Tão grande eleição foi bem recebida pela dita moça que, inclusive, chamava para si o benefício de ser a mulher do senhor deus – criador supremo de todas as mentiras. Animada que estava, a moça, que já sentia em si a falta do homem, deu-se pois para o senhor deus em oferenda. Amaram-se os dois, como bem queriam ambos, ele – homem viril – e ela – capaz de saciar os desejos de uns quantos que lhe viessem bater a porta buscando por comida. Farto banquete ofereceu a mulher ao senhor deus, deu-lhe de comer tanto de pão e leite quanto de comidas que ela mesma recriminava quando estava em presença de toda a assembleia que prestava culto ao deus. Comeu e bebeu o senhor deus, e intercambiou com ela suas comidas e bebidas, oferecendo-lhe de seus frutos e de seus próprios leites, dando-lhe de comer umas quantas raízes, uns quantos frutos, uns quantos legumes, servindo-lhe o puro e fresco leite que jorraria eternamente e se esparramaria pelo ventre da mulher. A moça, vendo descer a umidade da própria noite, chamou para si o senhor deus mais uma vez, servindo-lhe de seu banquete noutros dias, dando-lhe de comer, bebendo-lhe as águas da própria fonte murmurante, deixando que o senhor se deleitasse na parca, porém desejada, massa de carnes que ocultavam do mundo o alimento primário de todos os homens.

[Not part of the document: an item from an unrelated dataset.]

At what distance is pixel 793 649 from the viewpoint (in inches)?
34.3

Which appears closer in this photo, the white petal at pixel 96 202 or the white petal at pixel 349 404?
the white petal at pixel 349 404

Bem sabemos nós, que como seres omniscientes de tudo sabemos, o motivo pelo qual deus escolheu esta dentre todas as outras: tão necessitada se encontrava esta mulher por um afecto masculino, que bem sabia o deus que não precisaria implorar por deleitar-se com tudo o que ele mesmo criou para ser comido e para ser bebido. Este é o deus que a mulher fez para si: um deus mesquinho e concupiscente, que não tem outra razão de existir que não ser pai e esposo e amante. Nada mais. Por isso nada fizera antes de pôr-se a caminho da casa da jovem, como nada faria depois de deixá-la. Dizemos a vós que todas essas cousas aconteceram e acontecem e acontecerão dentro dos sonhos da mulher,  que este deus, apesar de real, tornou-se desprezível pela imagem que fez dele a personagem desta curta narrativa que já se finda. Depois de todas essas coisas, retirou-se o senhor deus e foi ter com jesus e  com o espírito santo e com seus anjos. A mulher, recobrada de seus ânimos de fêmea, acordou exausta, com pernas trêmulas. Levantou-se foi beber uma chávena de café, e só então percebeu, que sua noite já caía novamente.


*Trecho (adaptado à situação proposta) de um texto que, possivelmente será publicado aqui no blog.